During the spring of 2015, I traveled to Minsk, Belarus as a Fulbright Specialist Scholar to conduct a project with my colleagues at the Belarusian State Medical University to improve the oral health of children. The intent of the project was to educate pediatricians on how to enhance the oral health literacy of their patients and their patient’s parents to reduce disease risk. Surprisingly, the dental school had never had an American faculty member visit the university, and both the faculty and the administration were thrilled to develop a collaboration.
During my two-week project in Belarus, we conducted multiple trainings at pediatric polyclinics and at the university for pediatricians and medical students. Training pediatricians about oral health to help reduce disease disparities has been a recognized best practice for many years in the United States, however in Belarus, the concept has yet to be embraced.
Pediatricians in Belarus, like their counterparts in the United States, have limited exposure to information about oral health, yet they are faced with dental questions on a daily basis from parents. The medical and dental communities’ receptiveness to my visit and lectures was tremendous, with little reluctance to participate in the programs. The university administration remained fully supportive throughout the project and are seeking further opportunities for me to return to Belarus to collaborate on improving oral health.
To my surprise, pediatricians conduct home visits in Belarus, a practice long abandoned by pediatricians in the United States. On a daily basis pediatricians visit sick children in their homes, in order to reduce the arduous task of going to a medical facility and allow the child to remain in the comfort of their own home. When I explained that American pediatricians don’t practice in this way, the pediatricians in Belarus were shocked, exclaiming that they could not believe that we would force a sick child to travel to see the doctor.
My hosts in Belarus were incredibly warm and welcoming from the very start. Prior to departing for Belarus, most of what I read described an isolated environment and a cold, official relationship between Belarus and the United States. In contrast to these descriptions, the dental and medical communities were thrilled to work with me, and overall I found people to be incredibly friendly and happy to meet an American. On my trip to the city of Mogilev in eastern Belarus, senior government officials requested to meet me to thank me for my work in their country. I have traveled around the world in various circumstances and have never felt safer than walking the streets of Minsk at night.
Traveling to Minsk was also an ideal opportunity for me to reconnect with my family’s heritage. My family had originated from Minsk nearly 120 years ago and no family member had since returned to what was our native homeland. Belarus has been isolated from relations with the United States for a decade, and being of Belarusian decent surely helped to establish trust in such a challenging social and political environment.
This project trained roughly 100 pediatricians and 30 medical students about oral health. Prior to departing Belarus at the end of my stay, the faculty wanted to brainstorm and review next steps to expand the work we started. Ideally, the next goal would involve a lecture at the national pediatric conference in Minsk and to explore further opportunities to visit pediatric polyclinics throughout Belarus. This project opened a door of opportunity in Belarus to improve the oral and overall health of their children, which hopefully will have a long-lasting effect.

- ENTRIES SUPPLIED

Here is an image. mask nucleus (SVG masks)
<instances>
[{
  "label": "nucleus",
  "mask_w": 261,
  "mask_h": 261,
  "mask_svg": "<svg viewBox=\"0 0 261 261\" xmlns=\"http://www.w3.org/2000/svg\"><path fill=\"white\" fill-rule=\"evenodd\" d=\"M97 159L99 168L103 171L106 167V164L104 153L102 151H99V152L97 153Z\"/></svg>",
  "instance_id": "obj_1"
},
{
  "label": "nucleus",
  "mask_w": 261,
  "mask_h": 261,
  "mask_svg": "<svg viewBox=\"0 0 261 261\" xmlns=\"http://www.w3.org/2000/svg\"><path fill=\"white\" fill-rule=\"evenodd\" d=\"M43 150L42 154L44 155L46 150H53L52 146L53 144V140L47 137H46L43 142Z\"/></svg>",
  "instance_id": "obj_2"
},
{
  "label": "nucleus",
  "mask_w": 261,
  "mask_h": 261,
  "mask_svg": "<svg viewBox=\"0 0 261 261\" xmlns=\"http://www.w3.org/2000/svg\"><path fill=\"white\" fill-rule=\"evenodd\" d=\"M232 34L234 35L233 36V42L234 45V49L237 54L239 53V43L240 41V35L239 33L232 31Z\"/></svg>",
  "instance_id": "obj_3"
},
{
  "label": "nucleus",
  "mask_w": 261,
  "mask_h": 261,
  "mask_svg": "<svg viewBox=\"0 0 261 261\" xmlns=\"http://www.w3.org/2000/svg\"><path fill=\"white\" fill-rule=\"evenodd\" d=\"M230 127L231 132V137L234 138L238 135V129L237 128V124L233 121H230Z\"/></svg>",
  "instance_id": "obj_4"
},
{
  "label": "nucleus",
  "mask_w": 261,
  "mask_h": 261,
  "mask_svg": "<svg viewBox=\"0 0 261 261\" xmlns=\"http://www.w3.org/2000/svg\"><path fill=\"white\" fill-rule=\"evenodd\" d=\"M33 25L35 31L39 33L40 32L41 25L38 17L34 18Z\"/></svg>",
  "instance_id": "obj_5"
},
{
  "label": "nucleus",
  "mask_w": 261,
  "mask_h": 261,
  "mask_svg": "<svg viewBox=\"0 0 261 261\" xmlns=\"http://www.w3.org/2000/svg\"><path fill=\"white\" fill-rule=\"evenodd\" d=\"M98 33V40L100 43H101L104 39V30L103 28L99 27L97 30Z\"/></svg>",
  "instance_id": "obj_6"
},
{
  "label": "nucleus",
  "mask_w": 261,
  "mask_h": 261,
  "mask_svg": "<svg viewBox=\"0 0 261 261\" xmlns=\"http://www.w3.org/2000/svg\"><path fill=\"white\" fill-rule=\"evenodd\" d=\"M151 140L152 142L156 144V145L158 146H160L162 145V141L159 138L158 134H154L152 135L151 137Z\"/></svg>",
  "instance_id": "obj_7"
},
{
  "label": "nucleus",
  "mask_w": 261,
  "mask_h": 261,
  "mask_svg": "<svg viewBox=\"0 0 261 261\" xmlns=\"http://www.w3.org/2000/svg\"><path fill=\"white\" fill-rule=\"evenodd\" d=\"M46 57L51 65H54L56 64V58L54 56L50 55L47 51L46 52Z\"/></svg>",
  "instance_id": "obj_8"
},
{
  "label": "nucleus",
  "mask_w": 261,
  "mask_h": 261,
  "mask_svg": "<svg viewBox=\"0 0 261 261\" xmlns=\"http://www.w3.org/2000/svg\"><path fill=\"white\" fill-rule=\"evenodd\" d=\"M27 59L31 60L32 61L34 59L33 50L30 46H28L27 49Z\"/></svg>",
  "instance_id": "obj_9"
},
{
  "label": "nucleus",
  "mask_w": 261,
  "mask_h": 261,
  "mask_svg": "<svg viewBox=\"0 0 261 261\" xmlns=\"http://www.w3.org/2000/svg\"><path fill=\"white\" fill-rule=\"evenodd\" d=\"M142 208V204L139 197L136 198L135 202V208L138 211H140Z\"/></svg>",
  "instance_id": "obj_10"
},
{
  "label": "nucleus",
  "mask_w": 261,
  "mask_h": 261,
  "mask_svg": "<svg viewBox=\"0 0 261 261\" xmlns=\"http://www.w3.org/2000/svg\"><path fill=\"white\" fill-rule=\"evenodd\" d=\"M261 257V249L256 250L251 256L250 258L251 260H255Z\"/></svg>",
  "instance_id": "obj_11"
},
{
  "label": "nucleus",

- WORK INSTRUCTIONS
**1.** In the Belarus project account, translate the sentence "My hosts in Belarus were incredibly warm and welcoming from the very start." into Spanish.
**2.** Reproduce the passage of the Belarus project account starting at "Traveling to Minsk" and ending at "and political environment.".

- COMPLETED EXERCISE
**1.** Mis anfitriones en Belarús fueron increíblemente cálidos y acogedores desde el primer momento.

**2.**
Traveling to Minsk was also an ideal opportunity for me to reconnect with my family’s heritage. My family had originated from Minsk nearly 120 years ago and no family member had since returned to what was our native homeland. Belarus has been isolated from relations with the United States for a decade, and being of Belarusian decent surely helped to establish trust in such a challenging social and political environment.